Investing.com — Shares in FedEx (NYSE:FDX) sank by more than 12% in premarket US trading after the logisitics group cut its full-year guidance and reported fiscal first-quarter earnings that fell well short of Wall Street expectations.

For fiscal 2025, the company narrowed its outlook for adjusted earnings per share to a range of $20.00 to $21.00, down from $20.00 to $22.00 previously. Revenue growth for the year was now expected to come in at a low single-digit percentage year-over-year, compared with the prior forecast of a low-to-mid single digit percentage increase.

FedEx said its revised guidance reflects the effects of “recent pricing actions, which we expect to help offset weaker-than-expected demand trends.” Executives added they will work to manage expenses, and reiterated their committment to return $3.8 billion to stockholders over the fiscal year.

“We are cautiously optimistic about a moderate improvement in the industrial economy in the second half,” said Chief Executive Officer Rajesh Subramaniam in a call with investors.

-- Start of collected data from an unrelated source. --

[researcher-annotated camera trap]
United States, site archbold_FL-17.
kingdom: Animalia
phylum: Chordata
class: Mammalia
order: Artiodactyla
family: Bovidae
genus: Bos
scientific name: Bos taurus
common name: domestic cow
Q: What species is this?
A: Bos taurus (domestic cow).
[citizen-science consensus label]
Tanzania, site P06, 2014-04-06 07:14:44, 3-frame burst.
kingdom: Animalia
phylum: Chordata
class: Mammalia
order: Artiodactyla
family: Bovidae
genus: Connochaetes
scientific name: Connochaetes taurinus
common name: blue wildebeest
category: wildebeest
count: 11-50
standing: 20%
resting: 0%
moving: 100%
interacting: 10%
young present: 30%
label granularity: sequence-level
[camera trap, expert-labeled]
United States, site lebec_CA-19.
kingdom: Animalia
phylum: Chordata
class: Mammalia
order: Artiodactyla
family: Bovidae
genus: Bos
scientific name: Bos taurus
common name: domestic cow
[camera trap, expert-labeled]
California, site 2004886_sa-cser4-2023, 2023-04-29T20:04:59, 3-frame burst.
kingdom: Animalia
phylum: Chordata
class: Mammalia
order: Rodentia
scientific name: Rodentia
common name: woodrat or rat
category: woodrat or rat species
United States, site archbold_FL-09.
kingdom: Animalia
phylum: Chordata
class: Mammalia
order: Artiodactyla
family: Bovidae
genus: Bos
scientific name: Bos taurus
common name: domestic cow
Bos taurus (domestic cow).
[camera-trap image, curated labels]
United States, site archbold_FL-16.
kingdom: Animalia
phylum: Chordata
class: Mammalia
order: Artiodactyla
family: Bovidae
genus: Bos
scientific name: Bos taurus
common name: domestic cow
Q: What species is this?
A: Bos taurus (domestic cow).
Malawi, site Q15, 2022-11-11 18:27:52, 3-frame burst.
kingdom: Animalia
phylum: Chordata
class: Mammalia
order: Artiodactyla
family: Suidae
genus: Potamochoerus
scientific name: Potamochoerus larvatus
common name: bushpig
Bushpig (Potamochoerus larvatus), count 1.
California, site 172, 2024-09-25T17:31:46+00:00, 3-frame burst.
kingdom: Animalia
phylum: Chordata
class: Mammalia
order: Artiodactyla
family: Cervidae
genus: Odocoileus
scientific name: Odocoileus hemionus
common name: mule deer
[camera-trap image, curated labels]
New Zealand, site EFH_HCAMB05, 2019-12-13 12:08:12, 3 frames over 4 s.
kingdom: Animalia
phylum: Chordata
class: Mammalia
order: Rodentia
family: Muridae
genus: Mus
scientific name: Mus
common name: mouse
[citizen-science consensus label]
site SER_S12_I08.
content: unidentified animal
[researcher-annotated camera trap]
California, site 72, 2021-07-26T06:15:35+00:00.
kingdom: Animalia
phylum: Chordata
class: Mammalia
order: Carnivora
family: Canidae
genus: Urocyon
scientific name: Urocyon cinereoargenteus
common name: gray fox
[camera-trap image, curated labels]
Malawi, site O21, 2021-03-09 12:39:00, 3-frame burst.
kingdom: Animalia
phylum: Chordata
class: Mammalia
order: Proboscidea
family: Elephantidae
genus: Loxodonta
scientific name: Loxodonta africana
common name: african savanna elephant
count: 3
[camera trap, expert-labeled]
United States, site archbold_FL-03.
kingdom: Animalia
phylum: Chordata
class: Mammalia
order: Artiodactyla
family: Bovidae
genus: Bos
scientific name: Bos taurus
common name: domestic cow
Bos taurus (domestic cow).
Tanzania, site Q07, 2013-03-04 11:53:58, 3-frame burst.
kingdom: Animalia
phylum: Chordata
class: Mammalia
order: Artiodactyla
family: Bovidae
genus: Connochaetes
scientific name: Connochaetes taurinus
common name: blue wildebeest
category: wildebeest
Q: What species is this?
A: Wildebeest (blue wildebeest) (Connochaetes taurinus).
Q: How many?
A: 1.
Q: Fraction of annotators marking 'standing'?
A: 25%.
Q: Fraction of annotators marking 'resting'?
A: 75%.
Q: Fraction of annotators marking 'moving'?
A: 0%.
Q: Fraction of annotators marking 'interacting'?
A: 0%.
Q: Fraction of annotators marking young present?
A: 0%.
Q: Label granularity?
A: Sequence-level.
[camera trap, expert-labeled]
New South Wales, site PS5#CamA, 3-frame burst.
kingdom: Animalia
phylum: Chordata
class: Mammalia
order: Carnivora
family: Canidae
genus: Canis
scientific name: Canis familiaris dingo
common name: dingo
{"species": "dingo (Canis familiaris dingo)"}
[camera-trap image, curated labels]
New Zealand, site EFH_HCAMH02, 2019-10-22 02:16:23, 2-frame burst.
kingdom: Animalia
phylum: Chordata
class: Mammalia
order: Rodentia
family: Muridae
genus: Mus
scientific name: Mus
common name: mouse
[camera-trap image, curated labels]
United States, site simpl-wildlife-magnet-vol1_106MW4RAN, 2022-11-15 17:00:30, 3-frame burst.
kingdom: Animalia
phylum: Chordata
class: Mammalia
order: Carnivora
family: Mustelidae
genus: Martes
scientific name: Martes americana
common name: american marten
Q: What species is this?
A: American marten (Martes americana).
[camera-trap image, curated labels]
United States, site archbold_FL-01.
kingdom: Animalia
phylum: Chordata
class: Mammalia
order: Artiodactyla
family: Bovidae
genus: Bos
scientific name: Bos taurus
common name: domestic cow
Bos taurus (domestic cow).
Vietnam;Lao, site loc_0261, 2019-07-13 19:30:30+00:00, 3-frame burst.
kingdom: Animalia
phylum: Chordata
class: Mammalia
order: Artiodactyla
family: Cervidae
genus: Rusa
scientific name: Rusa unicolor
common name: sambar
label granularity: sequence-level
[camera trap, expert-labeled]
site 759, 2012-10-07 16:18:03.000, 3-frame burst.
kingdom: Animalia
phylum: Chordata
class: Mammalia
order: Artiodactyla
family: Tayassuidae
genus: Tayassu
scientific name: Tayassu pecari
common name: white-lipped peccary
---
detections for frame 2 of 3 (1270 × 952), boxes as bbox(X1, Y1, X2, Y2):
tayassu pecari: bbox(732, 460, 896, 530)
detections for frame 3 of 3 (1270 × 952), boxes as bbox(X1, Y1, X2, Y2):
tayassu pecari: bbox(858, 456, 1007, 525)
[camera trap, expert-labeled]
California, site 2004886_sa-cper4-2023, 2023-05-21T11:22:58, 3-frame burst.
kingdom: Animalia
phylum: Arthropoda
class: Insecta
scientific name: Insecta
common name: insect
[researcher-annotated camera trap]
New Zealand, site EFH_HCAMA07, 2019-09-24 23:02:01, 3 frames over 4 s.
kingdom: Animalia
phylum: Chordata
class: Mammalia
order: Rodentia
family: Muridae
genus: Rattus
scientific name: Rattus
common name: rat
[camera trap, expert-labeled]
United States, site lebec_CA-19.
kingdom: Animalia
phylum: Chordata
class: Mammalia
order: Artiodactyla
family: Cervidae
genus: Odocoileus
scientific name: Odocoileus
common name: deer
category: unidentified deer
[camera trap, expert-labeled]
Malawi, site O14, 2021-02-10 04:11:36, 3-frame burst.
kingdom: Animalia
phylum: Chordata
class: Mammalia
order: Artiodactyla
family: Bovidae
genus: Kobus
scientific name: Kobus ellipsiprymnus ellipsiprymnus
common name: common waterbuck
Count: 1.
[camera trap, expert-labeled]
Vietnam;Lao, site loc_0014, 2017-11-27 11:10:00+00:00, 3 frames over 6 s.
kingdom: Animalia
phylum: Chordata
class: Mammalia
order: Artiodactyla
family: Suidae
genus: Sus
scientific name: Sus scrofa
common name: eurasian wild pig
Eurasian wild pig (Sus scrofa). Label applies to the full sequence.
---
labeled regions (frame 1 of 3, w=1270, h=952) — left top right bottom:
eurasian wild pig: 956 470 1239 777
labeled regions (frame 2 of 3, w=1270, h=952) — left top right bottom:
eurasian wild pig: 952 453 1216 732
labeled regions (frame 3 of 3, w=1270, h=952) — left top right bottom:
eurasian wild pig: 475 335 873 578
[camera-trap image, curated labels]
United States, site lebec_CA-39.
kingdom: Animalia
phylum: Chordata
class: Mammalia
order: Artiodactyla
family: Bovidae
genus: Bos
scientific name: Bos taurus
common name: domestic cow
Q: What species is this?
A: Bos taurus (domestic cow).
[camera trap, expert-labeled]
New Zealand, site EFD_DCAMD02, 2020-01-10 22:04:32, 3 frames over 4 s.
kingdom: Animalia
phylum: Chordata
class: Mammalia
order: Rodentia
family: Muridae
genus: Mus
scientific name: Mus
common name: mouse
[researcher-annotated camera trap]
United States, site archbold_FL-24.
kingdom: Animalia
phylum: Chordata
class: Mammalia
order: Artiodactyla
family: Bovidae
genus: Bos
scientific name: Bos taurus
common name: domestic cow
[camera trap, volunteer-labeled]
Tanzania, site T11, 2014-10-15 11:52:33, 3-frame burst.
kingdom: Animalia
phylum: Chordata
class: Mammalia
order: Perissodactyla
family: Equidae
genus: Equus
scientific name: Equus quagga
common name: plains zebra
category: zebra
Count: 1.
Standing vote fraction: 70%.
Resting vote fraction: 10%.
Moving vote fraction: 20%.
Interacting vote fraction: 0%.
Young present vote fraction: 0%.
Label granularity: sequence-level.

However, FedEx flagged that it had faced a “challenging” first quarter due in part to elevated operating expenses and a dip in demand for its priority offerings.

In the quarter ended on Aug. 31, FedEx reported adjusted earnings of $3.60 per diluted share on revenue of $21.6 billion. Analysts polled by Capital IQ had anticipated per-share income of $4.86 on revenue of $21.96B.

Federal Express, a key segment overseeing the company’s air-ground fast shipping network, saw margins fall to 5.2% in the first quarter from 7.1% a year earlier.

“[T]he unfortunate reality for FedEx is [that it was] one of the worst first quarter profitability outcomes outside of the 2009 recession,” analysts at Barclays said in a note to clients.

Meanwhile, analysts at Morgan Stanley said the earnings miss reported by FedEx was of such a large “magnitude” that it “suggests greater [earnings per share] risk” over a longer term than they had previously envisioned. The analysts downgraded their rating of the stock to “Underweight” from “Equal-weight” and slashed their price target to $200 from $215.